Darren Star, dalam wawancara dengan The New York Times, menyebutkan, Emily in Paris sedikit banyak menggambarkan impiannya sendiri. Dia mempelajari bahasa Perancis saat kuliah dan sering membayangkan hidup di Paris. Beberapa tahun lalu, impiannya terwujud.
”Saya tahu bagaimana orang Perancis memandang saya, saat mereka melihat orang Amerika, saya bisa melihat sedikit prasangka, dan saya juga bisa melihat prasangka saya,” katanya.
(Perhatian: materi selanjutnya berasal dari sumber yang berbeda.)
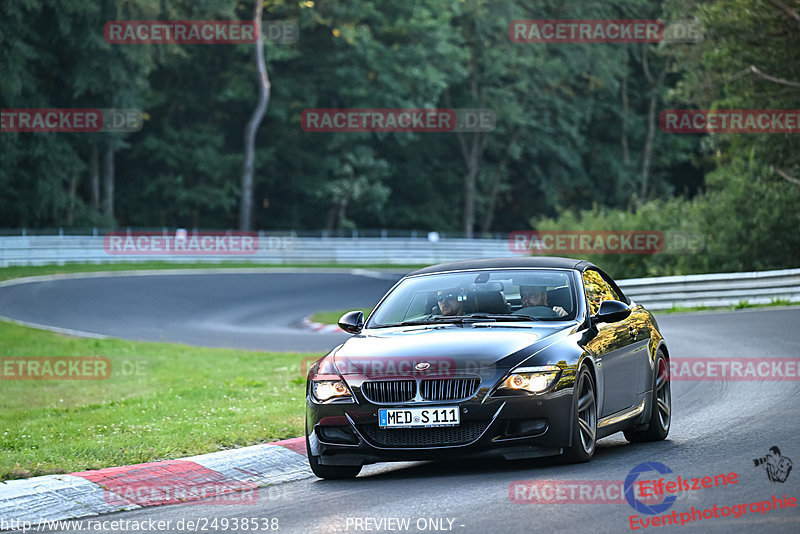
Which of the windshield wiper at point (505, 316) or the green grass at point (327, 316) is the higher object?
the windshield wiper at point (505, 316)

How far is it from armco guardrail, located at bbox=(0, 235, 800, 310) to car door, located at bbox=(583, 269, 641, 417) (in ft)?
59.5

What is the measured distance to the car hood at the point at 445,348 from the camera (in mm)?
8078

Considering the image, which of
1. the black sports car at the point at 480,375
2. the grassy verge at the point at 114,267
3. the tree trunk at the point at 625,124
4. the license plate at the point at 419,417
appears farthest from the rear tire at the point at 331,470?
the tree trunk at the point at 625,124

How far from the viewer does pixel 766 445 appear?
350 inches

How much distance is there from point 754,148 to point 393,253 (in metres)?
27.1

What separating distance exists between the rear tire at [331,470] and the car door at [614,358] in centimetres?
185

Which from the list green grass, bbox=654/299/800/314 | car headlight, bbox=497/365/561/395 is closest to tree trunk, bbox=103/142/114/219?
green grass, bbox=654/299/800/314

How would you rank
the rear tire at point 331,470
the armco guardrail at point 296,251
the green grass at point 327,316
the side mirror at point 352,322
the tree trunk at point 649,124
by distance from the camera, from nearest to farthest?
1. the rear tire at point 331,470
2. the side mirror at point 352,322
3. the green grass at point 327,316
4. the armco guardrail at point 296,251
5. the tree trunk at point 649,124

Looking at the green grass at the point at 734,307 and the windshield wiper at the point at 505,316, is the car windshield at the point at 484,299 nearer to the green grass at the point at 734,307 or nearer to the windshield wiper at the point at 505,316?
the windshield wiper at the point at 505,316

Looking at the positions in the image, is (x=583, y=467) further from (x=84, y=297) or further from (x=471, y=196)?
(x=471, y=196)

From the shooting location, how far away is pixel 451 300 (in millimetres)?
9312

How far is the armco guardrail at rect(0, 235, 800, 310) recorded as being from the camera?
27.0 meters

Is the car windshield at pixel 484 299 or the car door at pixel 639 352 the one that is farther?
the car door at pixel 639 352

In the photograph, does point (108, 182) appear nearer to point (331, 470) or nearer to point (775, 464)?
point (331, 470)
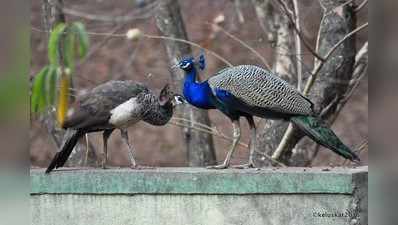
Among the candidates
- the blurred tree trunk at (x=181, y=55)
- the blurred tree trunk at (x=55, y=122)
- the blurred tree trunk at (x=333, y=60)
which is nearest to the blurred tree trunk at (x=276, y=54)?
the blurred tree trunk at (x=333, y=60)

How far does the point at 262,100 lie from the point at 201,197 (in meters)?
0.69

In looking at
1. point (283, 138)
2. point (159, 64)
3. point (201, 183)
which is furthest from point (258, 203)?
point (159, 64)

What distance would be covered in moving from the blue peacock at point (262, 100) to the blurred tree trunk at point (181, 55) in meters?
2.08

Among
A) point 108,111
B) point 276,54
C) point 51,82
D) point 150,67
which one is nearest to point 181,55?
point 276,54

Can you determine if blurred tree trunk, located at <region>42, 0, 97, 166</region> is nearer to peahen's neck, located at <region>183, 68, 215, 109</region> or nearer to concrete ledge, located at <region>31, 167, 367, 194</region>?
concrete ledge, located at <region>31, 167, 367, 194</region>

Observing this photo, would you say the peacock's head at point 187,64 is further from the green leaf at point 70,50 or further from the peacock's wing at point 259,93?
the green leaf at point 70,50

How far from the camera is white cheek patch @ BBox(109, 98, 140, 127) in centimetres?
482

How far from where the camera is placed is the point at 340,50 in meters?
6.33

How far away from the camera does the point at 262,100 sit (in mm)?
4668

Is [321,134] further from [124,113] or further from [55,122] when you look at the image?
[55,122]

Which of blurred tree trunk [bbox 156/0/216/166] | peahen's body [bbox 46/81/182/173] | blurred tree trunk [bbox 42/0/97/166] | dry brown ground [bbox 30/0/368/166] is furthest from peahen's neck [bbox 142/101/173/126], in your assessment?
dry brown ground [bbox 30/0/368/166]

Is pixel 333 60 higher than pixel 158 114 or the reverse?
higher
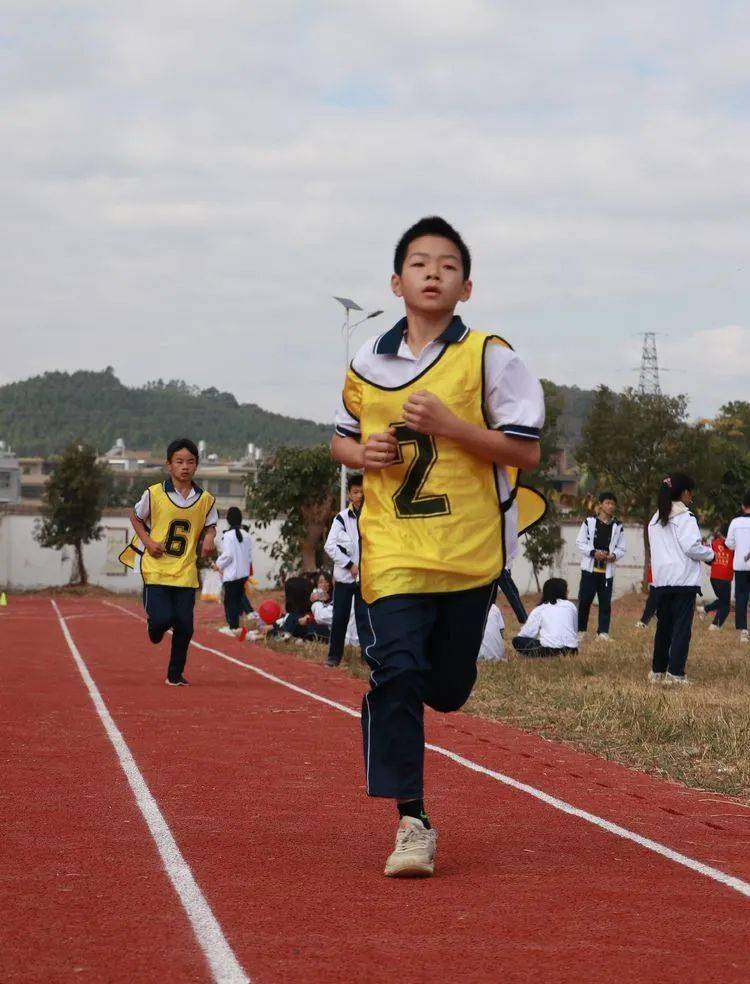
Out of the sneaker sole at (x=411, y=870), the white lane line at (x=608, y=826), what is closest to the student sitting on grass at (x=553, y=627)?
the white lane line at (x=608, y=826)

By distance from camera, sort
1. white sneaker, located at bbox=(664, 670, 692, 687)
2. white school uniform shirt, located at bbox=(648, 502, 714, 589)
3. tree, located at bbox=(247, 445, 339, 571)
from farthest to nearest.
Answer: tree, located at bbox=(247, 445, 339, 571)
white school uniform shirt, located at bbox=(648, 502, 714, 589)
white sneaker, located at bbox=(664, 670, 692, 687)

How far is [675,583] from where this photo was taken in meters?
14.1

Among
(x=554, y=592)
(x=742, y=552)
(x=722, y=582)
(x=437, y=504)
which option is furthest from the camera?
(x=722, y=582)

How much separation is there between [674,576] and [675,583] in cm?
7

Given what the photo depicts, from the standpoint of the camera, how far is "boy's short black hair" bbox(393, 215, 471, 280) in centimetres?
575

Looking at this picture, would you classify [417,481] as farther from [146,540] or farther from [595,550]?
[595,550]

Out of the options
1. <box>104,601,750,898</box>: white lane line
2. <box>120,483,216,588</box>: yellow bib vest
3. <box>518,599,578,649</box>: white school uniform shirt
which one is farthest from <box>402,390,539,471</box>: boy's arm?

Di luar jalan cerita yang ditulisnya, Star juga ingin agar penonton melihat keindahan kota Paris yang membuatnya jatuh cinta. Memang, Emily in Paris menyajikan visual lanskap yang menawan atas kota Paris. Penanda kota yang mendunia, bangunan lawas yang bersejarah, jembatan di atas La Seine yang ikonik, membuat ke mana pun kamera mengarah, hasilnya indah belaka.
Formula ini mirip dengan pemandangan Beverly Hills atau Manhattan yang juga disajikan dalam serial garapan Star sebelumnya. Penonton diajak ”berjalan-jalan” menjelajahi kota, sesuatu yang di masa pandemi ini sangat kita rindukan.
Bagi pencinta mode, deretan busana yang dikenakan Emily, Camille, juga Sylvie menarik untuk dilihat. Padu padan warna, tabrak motif, berikut aksesori yang dikenakan bisa menjadi inspirasi.
Dengan segala hal menjengkelkan dan menyenangkan yang ada di serial ini, penonton kini justru tak sabar menanti Emily in Paris musim kedua.